TSXV-listed Alphamin Resources has completed a US$25 million draw-down under its previously announced credit facility of up to $80 million.
In addition, Alphamin Resources converted $3.396 million of debt due to Sprott
Private Resource Lending, L.P., Barak Fund SPC and the company’s 44.86% shareholder,
Tremont Master Holdings, in connection with the Credit Agreement into 17,389,387 common shares of the Company at a price of C$0.25 per share.
The shares issued pursuant to the debt settlement are subject to a minimum hold period of four months and one day from the date of issuance, expiring on October 8, 2018.
The Debt Settlement remains subject to final approval of the TSX Venture Exchange.

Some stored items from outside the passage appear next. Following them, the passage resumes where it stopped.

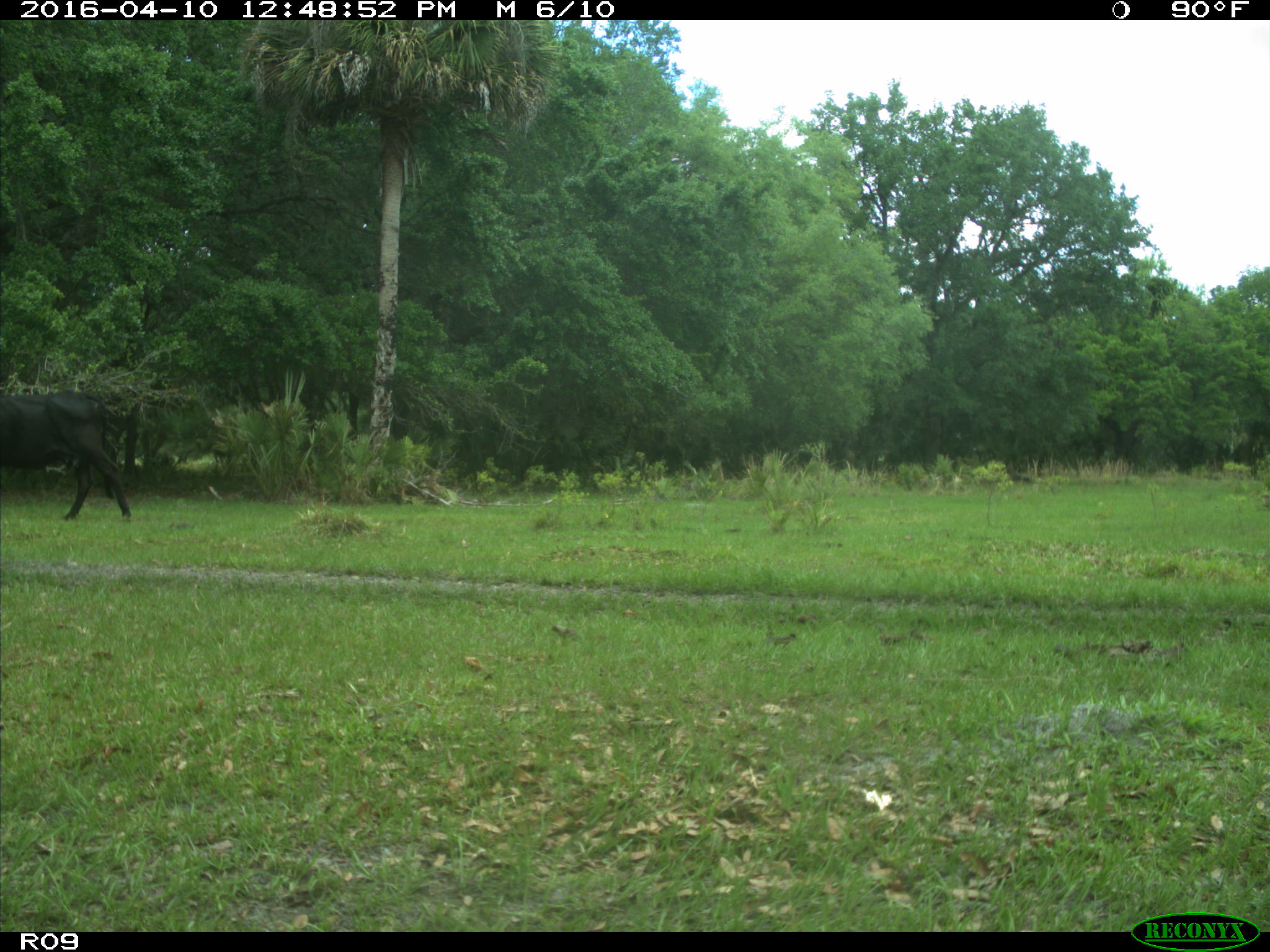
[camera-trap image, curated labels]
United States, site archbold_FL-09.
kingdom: Animalia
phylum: Chordata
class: Mammalia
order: Artiodactyla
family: Bovidae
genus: Bos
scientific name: Bos taurus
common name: domestic cow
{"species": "Bos taurus (domestic cow)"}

On March 28, 2018 a Revised Mining Code was published in the official gazette in the
Democratic Republic of Congo (DRC), becoming law following the signing in by the president of DRC, Joseph Kabila, on March 9, 2018.
Based on the Revised Mining Code, it appears that the company could be subject to a higher royalty rate of 3.5% payable to DRC, up from 2%, and potentially higher taxes, as a result of reduction in tax deductible expenses.
Alphamin Resources notes that article 220 of the Revised Mining Code states that companies developing projects in infrastructure poor provinces, such as Alphamin, may be able to take advantage of certain exemptions.
Alphamin Resources is currently in the process of assessing the Revised Mining Code and the applicable regulations, and their impact on Alphamin.